### ELENCO DEI COMPITI
(a) Indica se ciascuna delle affermazioni (i), (ii) e (iii) concorda con il testo sul ricorso per cassazione, rispondendo sì o no e citando alla lettera le parole del testo che lo stabiliscono. (i) Il ricorso per cassazione si basa su un solo motivo. (ii) R.P. e A.C. non hanno presentato alcuna difesa. (iii) Secondo la ricorrente, il subentro di A.C. era una successione nel possesso.
(b) Trascrivi senza modifiche la parte del testo sul ricorso per cassazione che va da "7. La ricorrente" fino a "dai propri genitori." compreso.
(c) Riprendi il testo sul ricorso per cassazione dal punto in cui si ferma e proseguilo.

### TESTO FORNITO
5. L’azienda sanitaria provinciale di Agrigento subentrata all’azienda sanitaria locale n. (OMISSIS) ha proposto ricorso per cassazione sulla base di un motivo.

6. R.P. e A.C. hanno resistito con controricorso.

7. La ricorrente con una breve memoria depositata in prossimità dell’udienza ha insistito nella richiesta di accoglimento del ricorso.

Diritto

RAGIONI DELLA DECISIONE

1. L’unico motivo di ricorso è così rubricato: omesso esame di un fatto storico risultante dagli atti, oggetto di contestazione ed avente carattere dirimente, ossia il subentro di A.C. nella detenzione esercitata dai propri genitori.

La Corte d’Appello avrebbe del tutto tralasciato di considerare che il suddetto subentro di A.C. era circostanza del tutto pacifica da un punto di vista materiale e non contestata. Le prospettazioni delle parti nella causa, infatti, divergevano solo in ordine alla natura giuridica di tale subentro che per i convenuti era una successione nel possesso, mentre per la ricorrente era una detenzione legittimata dal rapporto locativo. La Corte, dunque, avrebbe valutato le risultanze documentali senza tener conto della circostanza di tale materiale subentro e, dunque, non avrebbe tenuto conto del verbale di sottoposizione a sequestro dal quale risultava chiaramente la qualifica di sub-conduttore di A.G. come risultava anche dalle annotazioni contenute nel rendiconto.

### DATI FORNITI
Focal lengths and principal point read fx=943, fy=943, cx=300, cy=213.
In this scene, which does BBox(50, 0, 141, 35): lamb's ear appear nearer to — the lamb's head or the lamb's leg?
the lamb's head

### RISPOSTE AI COMPITI
(a)
(i) Sì: «ha proposto ricorso per cassazione sulla base di un motivo».
(ii) No: «R.P. e A.C. hanno resistito con controricorso».
(iii) No: «per i convenuti era una successione nel possesso, mentre per la ricorrente era una detenzione legittimata dal rapporto locativo».

(b)
7. La ricorrente con una breve memoria depositata in prossimità dell’udienza ha insistito nella richiesta di accoglimento del ricorso.

Diritto

RAGIONI DELLA DECISIONE

1. L’unico motivo di ricorso è così rubricato: omesso esame di un fatto storico risultante dagli atti, oggetto di contestazione ed avente carattere dirimente, ossia il subentro di A.C. nella detenzione esercitata dai propri genitori.

(c)
Per questo motivo la Corte aveva ritenuto carente la prova della continuità del possesso in capo agli enti danti causa dell’azienda sanitaria, invece, una volta accertata l’esistenza del rapporto locativo del quale era in origine titolare il G., poi proseguito nelle forme dell’amministrazione giudiziaria, fino alla soluzione delle controversie ereditarie avutasi nel 1980, dovrebbe necessariamente concludersi che i soggetti danti causa della ricorrente avevano posseduto l’immobile esercitando le prerogative domenicali che ne avevano derivato la disponibilità, esercitando una detenzione idonea all’usucapione.

1.2 L’unico motivo di ricorso è inammissibile.

Il fatto storico del subentro di A.C. nella materiale disponibilità dell’immobile in contestazione è stato ampiamente valutato dalla Corte d’Appello che ha escluso che si trattasse di un subentro in un rapporto di locazione che non risultava in alcun modo provato.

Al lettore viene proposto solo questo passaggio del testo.